Real Assets, Real Insights: First we look at the waning transaction volumes in real estate and then review some of the ways that trash can be turned into treasure, namely energy. We conclude with a review of two proposed merger transactions in natural resources, one that is likely to close and one that isn’t.
- Is this the bottom? (Real Estate): A recent MSCI report on capital trends in Real Assets showed that total U.S. commercial real estate (CRE) sales volume was just $17.1 billion in April, a 24% decrease from the same month a year ago. Global CRE data, not yet available for April, declined 17% in the first quarter to just over $140B from a year ago. In April, the U.S. downdraft was led by apartments, where volume declined by almost 50%, although hotel transaction volume almost doubled from the year ago period. The cap rate average for all transactions in April was 6.81%, up 2 bps from March. Industrial assets saw the largest cap rate expansion, 24 bps to 6.73%, while retail cap rates decreased by 6 bps to 7.15%. Additionally, the Fed’s most recent Beige Book noted CRE conditions were softer given tight credit conditions, higher borrowing costs, and excess supply concerns. However, Blackstone’s chief operating officer, speaking at an industry conference, noted a bottoming in the CRE sector and indicated now was the time to deploy capital. This was further illustrated by his firm’s recent investment in a $1 billion loan portfolio, purchased from Deutsche Pfandbriefbank and backed by multifamily, hospitality, and office assets spread across the U.S. and UK.
- When life hands you garbage (Infrastructure & Natural Resources): While reading about the demise of Fulcrum BioEnergy, we pondered if there might be other ways to turn trash into energy. Fulcrum BioEnergy was a pioneer in the clean-fuels space, with ambitions to turn municipal waste into clean-burning aviation fuel. However, after technical problems, low yields, and the unexpected creation of nitric acid, they laid off most employees and halted operations at their only operating facility in Nevada. What might be more viable in the near-term are waste-to-energy (WTE) plants. Per the U.S. Energy Information Administration (EIA), WTE plants are electricity-generating facilities that burn solid waste, or garbage, in boilers to produce steam that is sent through turbines. WTE plants are more prevalent in Europe than the U.S., as the International Solid Waste Association (ISWA) estimates there were over 520 WTE plants operating in Europe compared to just 75 in the U.S. at this time last year. Sweden, with 34 plants, may be the poster child for WTE, as it is estimated that only 1% of their trash is sent to landfills, with 52% converted to energy and 47% recycled. Still, despite the low cost to build and cheap fuel expenses, WTE plants are not without environmental concerns, as they are generally considered cleaner than coal but less clean than burning natural gas.

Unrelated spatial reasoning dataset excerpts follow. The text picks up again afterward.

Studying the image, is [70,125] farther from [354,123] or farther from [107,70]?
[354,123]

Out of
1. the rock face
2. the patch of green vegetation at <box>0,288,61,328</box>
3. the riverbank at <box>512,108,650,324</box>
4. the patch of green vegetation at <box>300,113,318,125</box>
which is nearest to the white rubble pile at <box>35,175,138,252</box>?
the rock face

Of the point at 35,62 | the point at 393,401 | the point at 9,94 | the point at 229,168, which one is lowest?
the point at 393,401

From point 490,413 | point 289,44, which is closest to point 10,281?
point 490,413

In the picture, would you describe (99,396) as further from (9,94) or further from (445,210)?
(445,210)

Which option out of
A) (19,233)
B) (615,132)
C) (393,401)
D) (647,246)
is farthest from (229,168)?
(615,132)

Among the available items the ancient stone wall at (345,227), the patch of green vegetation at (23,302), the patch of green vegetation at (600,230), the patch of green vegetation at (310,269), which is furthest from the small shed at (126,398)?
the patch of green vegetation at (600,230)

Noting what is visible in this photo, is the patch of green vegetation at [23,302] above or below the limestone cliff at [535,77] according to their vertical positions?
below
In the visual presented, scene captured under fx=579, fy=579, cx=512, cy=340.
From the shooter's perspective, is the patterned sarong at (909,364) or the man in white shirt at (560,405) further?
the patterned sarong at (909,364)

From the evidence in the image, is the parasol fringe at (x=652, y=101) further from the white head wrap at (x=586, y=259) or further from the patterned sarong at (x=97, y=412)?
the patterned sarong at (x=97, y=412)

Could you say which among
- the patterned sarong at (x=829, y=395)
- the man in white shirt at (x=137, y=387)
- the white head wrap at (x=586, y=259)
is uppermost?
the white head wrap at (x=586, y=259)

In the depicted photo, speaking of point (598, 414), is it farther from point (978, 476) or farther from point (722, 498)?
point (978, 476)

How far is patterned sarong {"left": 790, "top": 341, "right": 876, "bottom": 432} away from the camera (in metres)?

- Deal or no deal (Natural Resources): In a newly announced deal, ConocoPhillips is set to acquire Marathon Oil Corp. in an all-stock deal. Inclusive of outstanding debt, the definitive agreement values Marathon Oil at $22.5B and represents an almost 15% equity premium to Marathon’s unaffected share price. ConocoPhillips claims the deal will be immediately accretive to earnings and that $500M of synergistic savings can be achieved in the first year following closing of the transaction. The acquisition would add ~2 billion barrels of oil to Conoco’s known reserves at an average cost of less than $30 per barrel and would push Conoco’s equity capitalization over $150B. Simultaneously with the announcement, but independent of the transaction, Conoco announced an increase of their ordinary dividend by 34% starting in the fourth quarter, and contingent on the closing of the acquisition, a $2B increase in expected share repurchases in the first year to $7B annually, or ~$20B in the first three years. Falling into the no deal category, BHP Group is abandoning their $49B offer for Anglo American plc, which we previously reported on. Anglo American repeatedly rebuffed the overtures from BHP, and there was no mutual agreement to extend the deadline for a firm offer as required by UK security laws. It is unclear if Anglo will still look to shed De Beers (diamonds) and other mining operations involving platinum, coal, and nickel to focus more on copper and iron ore.